How do recovering people practice loving kindness for ourselves and others on Valentine’s Day? How does recovery guide me to make a Happy Valentine’s Day whether I am in or out of a romantic relationship? What does love really mean in the context of recovery?
One of the joys of being in recovery is watching other people grow. For me, it has been particularly moving to observe sober men as they change their lives and beliefs.
Early in recovery—just shy of two years and at that point where the fog is clearing –a man named Fred who was then in his late 50’s came to my home group one morning. It was his first day out of treatment and he was in pain. His “bottom” involved devastation at both work and at home. He was hurting. I listened as he spoke and I recognized his grief. Then, after the meeting ended, I watched as the men in our group surrounded Fred, they gave him phone numbers and insisted that he come to breakfast with them.
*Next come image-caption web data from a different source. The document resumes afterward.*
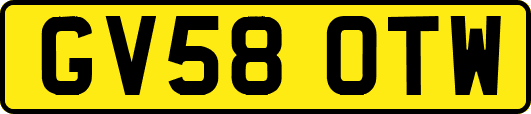 GV58OTW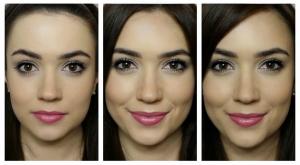 صورة: إخفاء الجبهة الكبيرة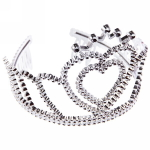 Корона «Леди Совершенство», серебро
I watched as the men taught him, and loved him.
Even though others in the group had had done that for me, it was then, with Fred, when I was just sober enough to understand what I was seeing that I recognized love in action. I hold that moment as one of my recovery treasures. That day I felt my heart open enough to want love to surround another person.
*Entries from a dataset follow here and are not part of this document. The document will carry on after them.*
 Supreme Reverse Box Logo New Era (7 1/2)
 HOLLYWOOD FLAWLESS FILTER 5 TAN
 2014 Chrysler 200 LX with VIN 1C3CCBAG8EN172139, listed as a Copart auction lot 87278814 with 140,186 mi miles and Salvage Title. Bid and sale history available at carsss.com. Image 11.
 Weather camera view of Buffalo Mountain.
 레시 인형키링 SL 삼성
It makes me happy to see men change. To know that under different circumstances my father and my brothers might have changed too. To know that there is an endless supply of love in these rooms and that we are all changed by that love.
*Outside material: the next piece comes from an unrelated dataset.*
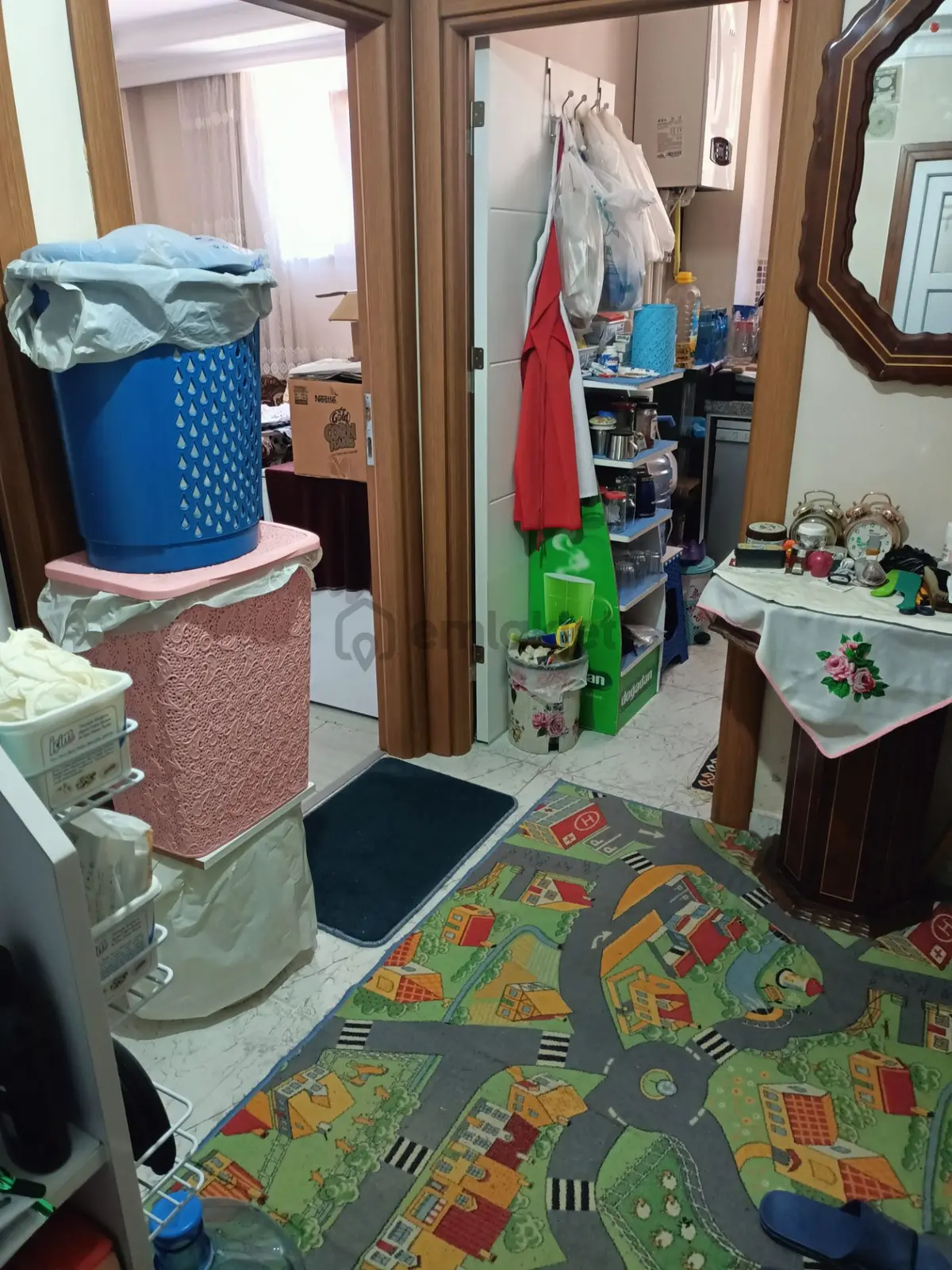 Sahibinden Satılık Daire - 8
In early recovery I used to hear, “Let us love you until you can love yourself.” It felt like a puzzle, a bafflement. I didn’t think you could love someone into change. I mean, hadn’t I tried that all those years before with disastrous results? I know now that I didn’t really love; I was just trying to control someone or to make him take care of me. In romantic relationships, and sometimes as parents, we mistakenly try to love people into changing. And it generally doesn’t work.
But in our Twelve-step fellowships it does. Our friends in recovery can love us until we can love ourselves. And when we have learned to love ourselves, we can then truly love others. That changes the meaning of Valentine’s Day for me, and it makes it a special day of gratitude.